(Records from a dataset)

----

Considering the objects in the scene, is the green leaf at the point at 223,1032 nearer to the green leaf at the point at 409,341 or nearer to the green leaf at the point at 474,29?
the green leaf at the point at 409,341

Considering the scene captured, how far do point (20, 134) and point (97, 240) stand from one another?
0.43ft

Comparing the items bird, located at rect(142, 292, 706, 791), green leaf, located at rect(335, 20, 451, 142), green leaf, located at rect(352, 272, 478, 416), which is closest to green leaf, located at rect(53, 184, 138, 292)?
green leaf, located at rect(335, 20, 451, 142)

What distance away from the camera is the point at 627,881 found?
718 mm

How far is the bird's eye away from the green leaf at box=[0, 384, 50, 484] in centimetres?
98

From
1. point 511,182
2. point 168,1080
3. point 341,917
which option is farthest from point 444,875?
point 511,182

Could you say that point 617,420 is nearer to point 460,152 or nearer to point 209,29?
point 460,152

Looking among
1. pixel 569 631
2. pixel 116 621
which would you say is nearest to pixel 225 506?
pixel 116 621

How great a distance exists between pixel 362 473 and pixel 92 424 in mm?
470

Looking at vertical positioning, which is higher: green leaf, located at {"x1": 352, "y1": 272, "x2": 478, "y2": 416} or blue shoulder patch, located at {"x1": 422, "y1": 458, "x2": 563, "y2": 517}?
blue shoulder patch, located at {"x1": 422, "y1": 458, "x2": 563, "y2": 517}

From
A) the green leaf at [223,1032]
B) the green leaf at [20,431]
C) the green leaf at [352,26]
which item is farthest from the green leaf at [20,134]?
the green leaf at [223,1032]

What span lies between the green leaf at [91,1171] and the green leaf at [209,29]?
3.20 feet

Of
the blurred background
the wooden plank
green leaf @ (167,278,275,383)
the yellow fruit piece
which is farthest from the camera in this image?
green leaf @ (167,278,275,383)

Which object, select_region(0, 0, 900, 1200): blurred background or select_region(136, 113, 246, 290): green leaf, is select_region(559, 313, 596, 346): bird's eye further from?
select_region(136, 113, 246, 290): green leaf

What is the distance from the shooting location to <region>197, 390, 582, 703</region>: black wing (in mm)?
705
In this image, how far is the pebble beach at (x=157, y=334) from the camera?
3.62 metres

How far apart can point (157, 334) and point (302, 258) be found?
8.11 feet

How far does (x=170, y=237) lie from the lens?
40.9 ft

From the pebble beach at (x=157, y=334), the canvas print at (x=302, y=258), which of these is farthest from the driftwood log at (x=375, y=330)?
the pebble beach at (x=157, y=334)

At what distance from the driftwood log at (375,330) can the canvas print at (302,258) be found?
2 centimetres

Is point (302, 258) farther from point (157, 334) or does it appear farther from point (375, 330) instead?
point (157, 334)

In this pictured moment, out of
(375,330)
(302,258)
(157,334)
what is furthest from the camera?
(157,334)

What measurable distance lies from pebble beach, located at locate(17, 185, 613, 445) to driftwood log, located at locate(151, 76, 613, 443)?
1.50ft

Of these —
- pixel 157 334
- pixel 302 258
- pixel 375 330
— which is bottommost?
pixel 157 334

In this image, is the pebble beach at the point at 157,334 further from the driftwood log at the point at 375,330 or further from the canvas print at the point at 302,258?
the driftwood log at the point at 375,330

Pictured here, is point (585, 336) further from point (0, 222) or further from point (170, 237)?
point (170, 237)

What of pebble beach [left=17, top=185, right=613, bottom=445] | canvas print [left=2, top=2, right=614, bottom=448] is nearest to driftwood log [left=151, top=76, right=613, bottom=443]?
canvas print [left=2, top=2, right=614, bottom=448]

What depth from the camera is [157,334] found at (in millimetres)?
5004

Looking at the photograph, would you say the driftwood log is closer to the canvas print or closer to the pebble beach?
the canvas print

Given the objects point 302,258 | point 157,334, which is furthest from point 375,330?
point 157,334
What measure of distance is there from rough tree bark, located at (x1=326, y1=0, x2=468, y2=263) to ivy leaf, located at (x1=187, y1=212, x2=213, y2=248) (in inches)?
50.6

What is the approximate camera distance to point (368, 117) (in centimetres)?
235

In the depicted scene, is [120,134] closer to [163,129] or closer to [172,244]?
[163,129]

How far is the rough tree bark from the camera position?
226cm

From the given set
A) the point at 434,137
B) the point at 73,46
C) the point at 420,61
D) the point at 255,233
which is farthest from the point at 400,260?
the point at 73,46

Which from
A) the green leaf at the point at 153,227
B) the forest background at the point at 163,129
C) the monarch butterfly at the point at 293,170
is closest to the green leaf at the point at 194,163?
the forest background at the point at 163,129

----

### THE PROBLEM
Reproduce each of the lines above exactly, from first to last.

### EXERCISE RESPONSE
Considering the objects in the scene, is the green leaf at the point at 223,1032 nearer to the green leaf at the point at 409,341 or nearer to the green leaf at the point at 474,29?
the green leaf at the point at 409,341

Considering the scene captured, how far do point (20, 134) and point (97, 240) stand from one another?
0.43ft

Comparing the items bird, located at rect(142, 292, 706, 791), green leaf, located at rect(335, 20, 451, 142), green leaf, located at rect(352, 272, 478, 416), which is closest to green leaf, located at rect(53, 184, 138, 292)?
green leaf, located at rect(335, 20, 451, 142)

What distance away from the camera is the point at 627,881 found?
718 mm

How far is the bird's eye away from the green leaf at box=[0, 384, 50, 484] in centimetres?
98

From
1. point 511,182
2. point 168,1080
3. point 341,917
which option is farthest from point 444,875?
point 511,182

Could you say that point 617,420 is nearer to point 460,152 or nearer to point 209,29?
point 460,152

Looking among
1. pixel 569 631
2. pixel 116 621
which would you say is nearest to pixel 225 506?
pixel 116 621

How great a distance exists between pixel 362 473 and pixel 92 424 in mm?
470

Looking at vertical positioning, which is higher: green leaf, located at {"x1": 352, "y1": 272, "x2": 478, "y2": 416} or blue shoulder patch, located at {"x1": 422, "y1": 458, "x2": 563, "y2": 517}?
blue shoulder patch, located at {"x1": 422, "y1": 458, "x2": 563, "y2": 517}

From
A) the green leaf at [223,1032]
B) the green leaf at [20,431]
C) the green leaf at [352,26]
which item is farthest from the green leaf at [20,134]?
the green leaf at [223,1032]

What span lies between the green leaf at [91,1171] and the green leaf at [209,29]?
3.20 feet

Of
the blurred background
the wooden plank
green leaf @ (167,278,275,383)
the yellow fruit piece
which is farthest from the camera in this image?
green leaf @ (167,278,275,383)

Which object, select_region(0, 0, 900, 1200): blurred background or select_region(136, 113, 246, 290): green leaf, is select_region(559, 313, 596, 346): bird's eye further from?
select_region(136, 113, 246, 290): green leaf

What is the distance from the shooting location to <region>197, 390, 582, 703</region>: black wing (in mm)?
705
In this image, how far is the pebble beach at (x=157, y=334) from the camera?
3.62 metres

How far apart can point (157, 334) and point (302, 258) be found?
8.11 feet

How far does (x=170, y=237) lie from the lens?
40.9 ft

From the pebble beach at (x=157, y=334), the canvas print at (x=302, y=258), which of these is farthest from the driftwood log at (x=375, y=330)?
the pebble beach at (x=157, y=334)

At what distance from the driftwood log at (375,330) can the canvas print at (302,258) be found?
2 centimetres

Is point (302, 258) farther from point (157, 334) or does it appear farther from point (375, 330) instead?
point (157, 334)

In this pictured moment, out of
(375,330)
(302,258)
(157,334)
what is furthest from the camera?
(157,334)

What measurable distance lies from pebble beach, located at locate(17, 185, 613, 445) to driftwood log, located at locate(151, 76, 613, 443)?
1.50ft

Of these —
- pixel 157 334
- pixel 302 258
- pixel 375 330
— which is bottommost?
pixel 157 334

In this image, is the pebble beach at the point at 157,334 further from the driftwood log at the point at 375,330 or further from the canvas print at the point at 302,258?
the driftwood log at the point at 375,330

Pictured here, is point (585, 336) further from point (0, 222) or further from point (170, 237)?
point (170, 237)

What of pebble beach [left=17, top=185, right=613, bottom=445] | canvas print [left=2, top=2, right=614, bottom=448] is nearest to driftwood log [left=151, top=76, right=613, bottom=443]?
canvas print [left=2, top=2, right=614, bottom=448]

What depth from the camera is [157,334] found at (in millimetres)?
5004

Looking at the photograph, would you say the driftwood log is closer to the canvas print or closer to the pebble beach?
the canvas print

Given the objects point 302,258 | point 157,334, which is furthest from point 375,330?
point 157,334
What measure of distance is there from rough tree bark, located at (x1=326, y1=0, x2=468, y2=263) to ivy leaf, located at (x1=187, y1=212, x2=213, y2=248) (in inches)?
50.6

What is the approximate camera distance to point (368, 117) (in centimetres)?
235

In the depicted scene, is [120,134] closer to [163,129] or closer to [172,244]?
[163,129]

How far is the rough tree bark from the camera position?
226cm

From the given set
A) the point at 434,137
B) the point at 73,46
C) the point at 420,61
D) the point at 255,233
which is farthest from the point at 400,260?
the point at 73,46

Which from
A) the green leaf at the point at 153,227
B) the forest background at the point at 163,129
C) the monarch butterfly at the point at 293,170
is closest to the green leaf at the point at 194,163?
the forest background at the point at 163,129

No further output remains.